## TEXT SEGMENT
****
From what you say, you seem to be responding really well to clomid, I had similar size follies to what you 
are saying.

Hope this is of some help.

Angel wings
xx


----------



## londonlou

Hi Julia,

sounds like you have a similar cycle pattern to me. It sounds to me too like thr IUIs are done too early. When I had HCG IUI at a private clinic was 36 hours later, at the NHS clinic 24. How is your lining? On a short cycle I struggle to get a good lining level. One of my bug bears is that this isn't addressed by the NHS clinic, they only assist with lining for IVF. Might be another thng for you to check out if you have short cycles as it affect implantation and has higher risk of MC. A lot of clinics don't do post coital tests anymore.

Good luck.

Lou
x


----------



## JuliaJ

*Angel Wings*, just wanted to let you know *you were right about 'taking charge of your fertility.' * Well I never got around to buying the book but I did decide to 'take charge' and give the doctors a miss while I was on holiday and I have just found out I am pregnant! I used the ovulation predictor kits and it has to be a miracle really because I don't think I ovulated until day 16 (LH surge on days 15 and 16) and only have a 25 day cycle. My husband was away from day 14 so I was really worried there wouldn't be a chance! Maybe it was the change of diet? I ate lots of meat and I think vitamin B helps to lengthen the luteal phase I'm still finding it hard to believe!!

Well I just wanted to thank you and *Ruth* because your comments really helped me to get things into perspective and until then I felt that my decisions to give the fertility doc a miss for a few months were a bit selfish, because there is also my husband to think of. It also gave me a kick to speak to my friend who is also a gyno. I know, you are probably thinking that I am lucky enough to have a friend who is a gyno and I did not speak to her first ?! but it sounds weird I was so embarassed at my situation. She said she didn't know why I was taking the drugs and doing IUI especially when I never had a day 21 test and I guess the fact that I didn't ovulate until day 16 on a 25 day cycle shows there might be a problem in that area!? I am so glad that I did not have to go down the ganadatrovin/ivf route. I know how stressful this all is, but I hope this gives you some hope and I wish you the best of luck...

Well it's odd because I am very excited but also very apprehensive because I do not know if the septate is going to cause a problem. Seven months to go!

JuliaJ


----------



## Ruth

Mega congrats!!!
It's good to take charge sometimes!!!!

Best Wishes,

Ruth


----------
****
## EXTRACTED RECORDS
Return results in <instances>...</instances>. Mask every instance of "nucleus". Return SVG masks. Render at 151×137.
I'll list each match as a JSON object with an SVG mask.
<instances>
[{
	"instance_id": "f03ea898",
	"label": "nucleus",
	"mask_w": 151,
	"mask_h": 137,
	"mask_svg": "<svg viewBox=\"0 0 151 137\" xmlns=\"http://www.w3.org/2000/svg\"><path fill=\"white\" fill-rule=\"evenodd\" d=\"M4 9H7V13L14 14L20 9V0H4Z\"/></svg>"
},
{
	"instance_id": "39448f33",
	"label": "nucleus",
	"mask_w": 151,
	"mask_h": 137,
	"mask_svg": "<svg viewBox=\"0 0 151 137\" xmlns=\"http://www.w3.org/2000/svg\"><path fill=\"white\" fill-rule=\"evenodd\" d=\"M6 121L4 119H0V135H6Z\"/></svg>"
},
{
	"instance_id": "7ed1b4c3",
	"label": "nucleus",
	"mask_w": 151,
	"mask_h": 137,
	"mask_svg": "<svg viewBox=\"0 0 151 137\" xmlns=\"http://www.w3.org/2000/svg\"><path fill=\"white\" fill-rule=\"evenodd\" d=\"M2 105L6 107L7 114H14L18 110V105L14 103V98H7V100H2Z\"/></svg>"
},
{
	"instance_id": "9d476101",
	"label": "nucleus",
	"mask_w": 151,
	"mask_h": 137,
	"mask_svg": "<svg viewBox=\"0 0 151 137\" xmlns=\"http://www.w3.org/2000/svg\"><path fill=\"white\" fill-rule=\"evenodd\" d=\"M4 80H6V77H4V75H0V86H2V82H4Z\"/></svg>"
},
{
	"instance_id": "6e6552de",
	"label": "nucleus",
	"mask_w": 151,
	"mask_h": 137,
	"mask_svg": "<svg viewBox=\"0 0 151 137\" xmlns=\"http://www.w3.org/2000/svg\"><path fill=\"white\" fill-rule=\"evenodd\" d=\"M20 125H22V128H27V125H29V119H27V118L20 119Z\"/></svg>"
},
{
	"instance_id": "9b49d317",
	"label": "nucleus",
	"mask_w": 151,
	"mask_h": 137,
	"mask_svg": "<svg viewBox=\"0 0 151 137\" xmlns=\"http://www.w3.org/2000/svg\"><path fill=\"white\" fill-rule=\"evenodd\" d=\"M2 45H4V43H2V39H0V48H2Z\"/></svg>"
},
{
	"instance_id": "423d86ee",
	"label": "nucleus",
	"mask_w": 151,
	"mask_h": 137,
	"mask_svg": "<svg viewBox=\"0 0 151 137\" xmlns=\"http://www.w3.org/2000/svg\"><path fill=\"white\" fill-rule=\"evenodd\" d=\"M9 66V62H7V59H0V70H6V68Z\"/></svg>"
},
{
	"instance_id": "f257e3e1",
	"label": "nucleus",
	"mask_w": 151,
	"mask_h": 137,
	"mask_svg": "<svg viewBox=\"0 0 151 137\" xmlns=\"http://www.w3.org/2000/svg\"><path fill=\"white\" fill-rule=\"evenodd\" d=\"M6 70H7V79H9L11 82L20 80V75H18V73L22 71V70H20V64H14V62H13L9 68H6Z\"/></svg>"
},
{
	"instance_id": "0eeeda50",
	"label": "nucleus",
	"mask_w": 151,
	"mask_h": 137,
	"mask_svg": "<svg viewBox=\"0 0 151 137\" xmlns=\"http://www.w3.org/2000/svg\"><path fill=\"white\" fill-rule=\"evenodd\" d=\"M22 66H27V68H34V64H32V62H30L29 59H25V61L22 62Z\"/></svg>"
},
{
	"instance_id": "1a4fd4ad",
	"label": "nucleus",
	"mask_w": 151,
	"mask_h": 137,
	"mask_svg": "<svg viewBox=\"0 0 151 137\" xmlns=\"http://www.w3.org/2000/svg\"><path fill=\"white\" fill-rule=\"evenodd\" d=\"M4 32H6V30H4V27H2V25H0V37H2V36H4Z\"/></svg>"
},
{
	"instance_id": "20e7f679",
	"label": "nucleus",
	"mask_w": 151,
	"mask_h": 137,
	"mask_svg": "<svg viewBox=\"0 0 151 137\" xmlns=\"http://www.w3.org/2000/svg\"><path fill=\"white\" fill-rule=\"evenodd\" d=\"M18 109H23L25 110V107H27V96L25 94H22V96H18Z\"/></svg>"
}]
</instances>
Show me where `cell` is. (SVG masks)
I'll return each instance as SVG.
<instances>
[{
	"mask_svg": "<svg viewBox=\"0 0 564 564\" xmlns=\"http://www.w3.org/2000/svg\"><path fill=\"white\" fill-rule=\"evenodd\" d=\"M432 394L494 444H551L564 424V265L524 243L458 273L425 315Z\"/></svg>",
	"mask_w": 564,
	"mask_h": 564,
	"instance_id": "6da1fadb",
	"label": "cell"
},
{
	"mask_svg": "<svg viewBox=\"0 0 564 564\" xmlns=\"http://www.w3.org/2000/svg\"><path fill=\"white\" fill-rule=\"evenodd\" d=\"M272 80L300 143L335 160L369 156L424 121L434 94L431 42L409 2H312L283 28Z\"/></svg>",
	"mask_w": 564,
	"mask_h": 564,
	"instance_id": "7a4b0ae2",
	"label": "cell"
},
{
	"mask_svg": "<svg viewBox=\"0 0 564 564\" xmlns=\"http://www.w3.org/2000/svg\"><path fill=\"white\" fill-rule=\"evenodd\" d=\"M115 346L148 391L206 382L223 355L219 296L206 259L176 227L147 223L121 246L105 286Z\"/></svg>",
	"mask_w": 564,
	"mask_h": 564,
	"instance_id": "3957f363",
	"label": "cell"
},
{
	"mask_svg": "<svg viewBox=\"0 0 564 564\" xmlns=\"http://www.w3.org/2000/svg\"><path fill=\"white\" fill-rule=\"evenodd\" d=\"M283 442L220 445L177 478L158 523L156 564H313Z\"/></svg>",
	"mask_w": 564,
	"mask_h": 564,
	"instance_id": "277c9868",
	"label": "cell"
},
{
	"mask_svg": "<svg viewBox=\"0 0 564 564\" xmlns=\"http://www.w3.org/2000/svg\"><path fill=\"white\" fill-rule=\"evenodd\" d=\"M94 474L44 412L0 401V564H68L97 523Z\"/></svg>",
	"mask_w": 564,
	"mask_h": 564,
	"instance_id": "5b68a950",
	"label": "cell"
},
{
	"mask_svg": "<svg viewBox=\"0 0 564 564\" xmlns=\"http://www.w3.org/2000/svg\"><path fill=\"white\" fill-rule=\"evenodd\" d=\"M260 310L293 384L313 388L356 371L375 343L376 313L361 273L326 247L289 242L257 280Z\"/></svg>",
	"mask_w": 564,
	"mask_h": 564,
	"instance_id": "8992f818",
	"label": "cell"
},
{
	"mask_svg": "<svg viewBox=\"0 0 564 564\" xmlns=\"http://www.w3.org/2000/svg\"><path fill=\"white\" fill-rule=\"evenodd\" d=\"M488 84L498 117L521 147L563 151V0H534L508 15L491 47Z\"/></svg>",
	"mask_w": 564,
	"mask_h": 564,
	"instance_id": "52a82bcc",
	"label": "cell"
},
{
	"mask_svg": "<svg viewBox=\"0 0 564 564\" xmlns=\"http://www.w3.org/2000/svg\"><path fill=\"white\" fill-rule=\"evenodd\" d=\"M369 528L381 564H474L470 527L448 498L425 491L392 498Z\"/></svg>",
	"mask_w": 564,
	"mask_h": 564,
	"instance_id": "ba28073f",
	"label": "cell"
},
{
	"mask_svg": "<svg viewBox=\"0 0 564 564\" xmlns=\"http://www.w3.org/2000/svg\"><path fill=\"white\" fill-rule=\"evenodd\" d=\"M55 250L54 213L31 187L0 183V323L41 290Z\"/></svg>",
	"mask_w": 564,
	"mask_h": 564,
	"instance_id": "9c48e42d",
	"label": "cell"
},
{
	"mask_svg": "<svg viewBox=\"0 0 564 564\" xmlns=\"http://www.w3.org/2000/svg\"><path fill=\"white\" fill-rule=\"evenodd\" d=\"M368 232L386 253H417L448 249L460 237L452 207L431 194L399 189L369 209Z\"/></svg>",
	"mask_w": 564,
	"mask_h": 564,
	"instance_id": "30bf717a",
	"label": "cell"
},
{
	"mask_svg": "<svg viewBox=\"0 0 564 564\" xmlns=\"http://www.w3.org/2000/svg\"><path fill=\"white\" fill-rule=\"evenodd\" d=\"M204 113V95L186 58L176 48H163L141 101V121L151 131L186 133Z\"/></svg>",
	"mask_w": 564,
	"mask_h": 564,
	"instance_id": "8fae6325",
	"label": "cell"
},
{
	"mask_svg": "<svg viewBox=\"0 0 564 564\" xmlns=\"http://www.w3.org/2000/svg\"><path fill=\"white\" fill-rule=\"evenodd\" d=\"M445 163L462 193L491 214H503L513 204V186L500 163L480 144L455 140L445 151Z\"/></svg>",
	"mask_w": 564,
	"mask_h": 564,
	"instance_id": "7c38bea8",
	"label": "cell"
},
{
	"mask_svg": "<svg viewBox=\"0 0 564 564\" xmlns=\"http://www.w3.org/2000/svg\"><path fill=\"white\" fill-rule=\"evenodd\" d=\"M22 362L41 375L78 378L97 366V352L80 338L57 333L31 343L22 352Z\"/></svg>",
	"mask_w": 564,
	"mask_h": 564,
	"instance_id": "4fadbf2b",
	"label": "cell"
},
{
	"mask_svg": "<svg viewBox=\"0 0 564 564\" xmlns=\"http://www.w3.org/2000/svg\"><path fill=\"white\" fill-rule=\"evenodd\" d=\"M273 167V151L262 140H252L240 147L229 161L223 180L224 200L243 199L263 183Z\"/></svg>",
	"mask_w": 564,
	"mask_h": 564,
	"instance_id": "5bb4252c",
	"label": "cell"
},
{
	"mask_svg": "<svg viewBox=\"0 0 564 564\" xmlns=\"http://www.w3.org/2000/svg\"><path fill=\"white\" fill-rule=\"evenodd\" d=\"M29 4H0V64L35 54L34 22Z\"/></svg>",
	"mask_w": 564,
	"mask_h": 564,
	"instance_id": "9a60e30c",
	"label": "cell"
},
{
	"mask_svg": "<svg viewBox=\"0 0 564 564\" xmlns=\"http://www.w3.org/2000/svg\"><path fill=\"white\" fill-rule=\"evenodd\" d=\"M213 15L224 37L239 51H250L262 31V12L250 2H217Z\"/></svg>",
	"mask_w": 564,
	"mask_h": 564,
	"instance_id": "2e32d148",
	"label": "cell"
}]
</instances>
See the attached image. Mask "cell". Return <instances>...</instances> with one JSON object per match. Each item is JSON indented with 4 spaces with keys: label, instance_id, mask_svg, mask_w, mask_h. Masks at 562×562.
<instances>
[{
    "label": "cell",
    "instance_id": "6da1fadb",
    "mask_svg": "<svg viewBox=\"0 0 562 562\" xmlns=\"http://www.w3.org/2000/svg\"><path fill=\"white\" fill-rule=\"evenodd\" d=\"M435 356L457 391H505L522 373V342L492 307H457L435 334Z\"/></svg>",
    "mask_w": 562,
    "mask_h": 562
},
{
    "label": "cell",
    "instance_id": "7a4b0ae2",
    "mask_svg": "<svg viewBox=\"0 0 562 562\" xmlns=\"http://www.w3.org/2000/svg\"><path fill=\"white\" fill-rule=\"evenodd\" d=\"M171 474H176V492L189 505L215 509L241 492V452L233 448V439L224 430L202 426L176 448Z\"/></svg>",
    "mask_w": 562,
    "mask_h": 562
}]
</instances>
****
## ACTIVITIES
a – Reproduce the fertility forum thread from "Well it's odd" up to and including "Mega congrats!!!".
b – In one to three sentences, explain why JuliaJ says in the fertility forum thread that she worried there wouldn't be a chance.
c – List every name used to sign off a post in the fertility forum thread.

## TASK RESULTS
a –
Well it's odd because I am very excited but also very apprehensive because I do not know if the septate is going to cause a problem. Seven months to go!

JuliaJ


----------



## Ruth

Mega congrats!!!

b – Her husband was away from day 14 of her cycle. She thinks she didn't ovulate until day 16, with an LH surge on days 15 and 16.

c –
Angel wings
Lou
JuliaJ
Ruth